Richard nodded vigorously.

“I went back into the hotel lobby — isn’t that right, buddy? Walked up to Richard here — and said to him: Babushka.”

“Babushka.” Richard repeated it like a line of liturgy at a prayer meeting.

“Yeah.” Miles spared Richard a sidewise grin. “He said it back to me because he’d smelled the same smells. Or the same kind of smells. And he knew like me that it was time to go. So we went!”

Richard gulped down the rest of his tea, and nodded. “G-g-g-got bus tickets up to H-H-Halifax,” he said. “The b-bus was pretty crowded.”

Miles nodded. “A lot of people. But we got there early, hey bud? Found ourselves some seats near the back.”

“Near the b-b-back.”

“See, before — before I came here, I used to work in security. At the Emissary. So if I’m on a bus, or a plane, or whatever, I like to see what everybody’s doing. I like to have my back to a wall.”

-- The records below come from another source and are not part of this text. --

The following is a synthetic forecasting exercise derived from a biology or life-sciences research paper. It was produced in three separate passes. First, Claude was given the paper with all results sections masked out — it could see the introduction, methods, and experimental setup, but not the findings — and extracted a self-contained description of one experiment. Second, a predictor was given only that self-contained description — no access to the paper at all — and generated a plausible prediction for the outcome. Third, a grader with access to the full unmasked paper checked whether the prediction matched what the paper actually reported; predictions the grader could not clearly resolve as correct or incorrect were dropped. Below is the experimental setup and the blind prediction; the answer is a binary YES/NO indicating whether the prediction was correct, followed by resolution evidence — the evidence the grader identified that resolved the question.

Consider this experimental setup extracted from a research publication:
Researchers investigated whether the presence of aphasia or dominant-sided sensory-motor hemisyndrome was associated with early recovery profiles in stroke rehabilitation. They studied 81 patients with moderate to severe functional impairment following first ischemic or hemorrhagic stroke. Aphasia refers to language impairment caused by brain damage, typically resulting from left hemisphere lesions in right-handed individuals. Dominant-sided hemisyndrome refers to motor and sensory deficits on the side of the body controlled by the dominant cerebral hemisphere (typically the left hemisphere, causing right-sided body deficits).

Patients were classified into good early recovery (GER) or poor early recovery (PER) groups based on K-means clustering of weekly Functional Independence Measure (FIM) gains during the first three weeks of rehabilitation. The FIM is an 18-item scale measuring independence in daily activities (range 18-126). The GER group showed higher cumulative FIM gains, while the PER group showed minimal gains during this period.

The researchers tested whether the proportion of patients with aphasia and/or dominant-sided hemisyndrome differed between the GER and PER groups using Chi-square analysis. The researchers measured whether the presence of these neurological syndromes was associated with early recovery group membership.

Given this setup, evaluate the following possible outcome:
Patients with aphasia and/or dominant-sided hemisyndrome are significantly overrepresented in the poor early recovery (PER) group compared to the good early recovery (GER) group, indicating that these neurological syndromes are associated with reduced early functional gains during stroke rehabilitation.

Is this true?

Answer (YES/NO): NO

“T-t-t-t-tell about the others.”

“I’m getting there. So we get on the bus. Sit down. We didn’t pack too much to bring with us.”

“W-w-w-e knew we-we would be provided for.”

“Right. Anyway — the bus is pretty empty at first. But after we stop in a few towns up the east coast, the bus starts to fill up. And it’s like a family reunion.

“But you probably know all this. You probably got on a bus too — saw all these people you recognized, or thought you recognized.”

It wasn’t a bus. It was a boat. And yeah — that’s what I thought.

Heather’s hand twitched, as dreaming fingers reached around her momentarily forgotten mantra, tugged on the tendons in her wrist. Good girl, said the voice of Holden Gibson in her head. That’s how it goes… Now give it up, and rela —

Mi!

Heads turned and the tearoom went quiet for a moment. Heather blinked, flexed her fingers, and smiled weakly at the fishermen who stared at her from their table by the window. Mi mi mi mi mi, she thought.

Miles gave her a funny look. “You’re like Richard here, aren’t you? All fucked up inside because of what those bastards did to you?”

Heather found herself nodding quickly — this time of her own accord, but not, still, because she completely agreed with Miles. She didn’t want to go too deep on the question. Formulating a more complete answer would take thought. And thought would let Gibson back inside her, and then before you knew it, she’d be gone and Gibson…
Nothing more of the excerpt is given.